Many second hand stores or thrift shops sell diecast culls by the pound. They are GREAT candidates to bone up on....or fire a test shot at just to see how different techniques or multi stage products will look.


----------



## co_zee (Mar 28, 2005)

I have used airbrushes for almost 40 years and during that time I have used about every brush out there. I have painted everything from HO bodies to murals on semi trailers and walls. I still use them for custom painting motorcycles, helmets, and other "small" things. I still have and use regularly my first airbrush, a Paasche VL. They are the workhorse of the airbrush world. One added benefit of the VL over any other brush is that most major art and hobby stores carry the typical parts for them, ie needles and tips.


----------



## tonesua (Jul 1, 2006)

yes, the Paasche VL is the workhorse! I loved it for enamels and 1/24 scale cars. 
I never tried the Testors brand Aztek, but at the time, the press in the model kit world gave it good reviews.


----------



## bobhch (Apr 22, 2007)

What Bill Hall said...kEeP yOuR aIrBrUsH ClEaN....ALWAYS!
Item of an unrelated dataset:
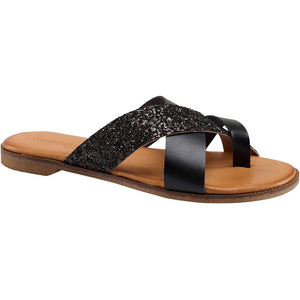 Footwear T&S Otilia Sandals Negro/testa glitter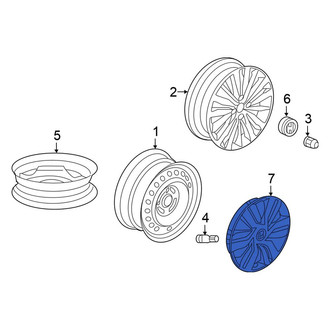 Honda OE - Wheel Cover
All this talk about painting is driving me Nutz :freak: Oh man I feel a need to paint coming on......Phssssssssssssssssssssssssssssht!

Bob...painting all Summer to have bodies all Winter...zilla


----------



## rbrunne1 (Sep 22, 2007)

*"Quality AirBrushes For Under $75"*

Check out this thread for air brush advice. The author recommend Badger's:

http://www.hobbytalk.com/bbs1/showthread.php?t=256719

I received a Testors Aztek as a gift and I'm amazed at the the control and how fine a layer of paint you can put down. The Aztek is pretty easy to clean.

I should have switched to an airbrush years ago.

Bob B.
Clifton Park, NY


----------